### Extract
## Start

# Buck Stove



## knifemaker

I own a buck 2700 purchased in 1988  and recently had the blower motor go out of it. I replaced the blower motor. immediately blower would run  for maybe 1 minute then shut offf ..run 1 minute then shut off. Thought it was the CPI bar so replaced it with a brand new one.Motor still runs a minute then shuts off.Over and over. If I cover the air intake vent on the CPI  bar side,stove works fine. Anyone else have this problem? If so, please advise how you fixed it. I appreciate any help. Thank you


----------



## tfdchief

Have had a Buck 26000 for 25 years.  never had that problem.  Try putting a thermometer on your doors and find out what temps you are running.  The only thing I can think of is that you are just not burning hot enough or the motor is quitting on thermal overload (possibly because the brass sleeve bearings are so dry the motor is pulling really hard.  Let me know more.


----------



## knifemaker

I throught the same thing so I fired the stove really hot, motor would not run past low setting and would still shut off and on. Also throught
it could be the motors thermal overload, but when I covered the intake air vent on that side the cpi bar is,  the motor would continue to run so that told me
the motor wasn't over heating. I never had a bit of problems with this stove since I bought it, replaced the old cpi  flat bar 1 time, now with this new motor
it doesn't run worth a hoot and the new cpi bar doesn't fit like the old one. I don't know if you've seen the new cpi bars, but there not flat, they have 3 individual
modules that stand about 1" or so tall.

Any other advice or suggestions would be highly appreciated, I'm at my wits in with this thing.

Thank you


----------



## tfdchief

Knifemaker said:
			
		

> I throught the same thing so I fired the stove really hot, motor would not run past low setting and would still shut off and on. Also throught
> it could be the motors thermal overload, but when I covered the intake air vent on that side the cpi bar is,  the motor would continue to run so that told me
> the motor wasn't over heating. I never had a bit of problems with this stove since I bought it, replaced the old cpi  flat bar 1 time, now with this new motor
> it doesn't run worth a hoot and the new cpi bar doesn't fit like the old one. I don't know if you've seen the new cpi bars, but there not flat, they have 3 individual
> modules that stand about 1" or so tall.
> 
> Any other advice or suggestions would be highly appreciated, I'm at my wits in with this thing.
> 
> Thank you


Knifemaker, My son replaced the CPI bar in his with the new 3 thermo disc unit.  Actually, he didn't, we looked at it and ordered our own thermo discs and made one....cheaper.  It works like a new stove again.  From what you are saying and have checked out, I have to say it has to be the thermo discs are not working right.  Is it possible that you don't have them in good contact with the steel wall and they are not heating up/cooling off due to the incoming air?  That's what it sounds like since it works right when you stop the incoming cool supply air.

## End

### Dataset section
## Start

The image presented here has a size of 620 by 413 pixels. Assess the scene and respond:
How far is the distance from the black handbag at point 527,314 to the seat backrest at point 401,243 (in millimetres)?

## End

### Work instructions
1. Revise the Buck stove thread starting at "Knifemaker, My son" and ending at "cool supply air.", replacing "steel wall" with "metal wall".
2. Condense the paragraph in the Buck stove thread that begins "Have had a Buck 26000" into a short bulleted list that keeps its main facts.
The material placed after the Buck stove thread is separate from it.

### Written answers
1.
Knifemaker, My son replaced the CPI bar in his with the new 3 thermo disc unit.  Actually, he didn't, we looked at it and ordered our own thermo discs and made one....cheaper.  It works like a new stove again.  From what you are saying and have checked out, I have to say it has to be the thermo discs are not working right.  Is it possible that you don't have them in good contact with the metal wall and they are not heating up/cooling off due to the incoming air?  That's what it sounds like since it works right when you stop the incoming cool supply air.

2.
- Has owned a Buck 26000 for 25 years and never had this problem.
- Suggests putting a thermometer on the doors to find the running temperatures.
- Suspects the stove isn't burning hot enough, or the motor is shutting off on thermal overload, possibly because dry brass sleeve bearings make it pull hard.
- Asks for more information.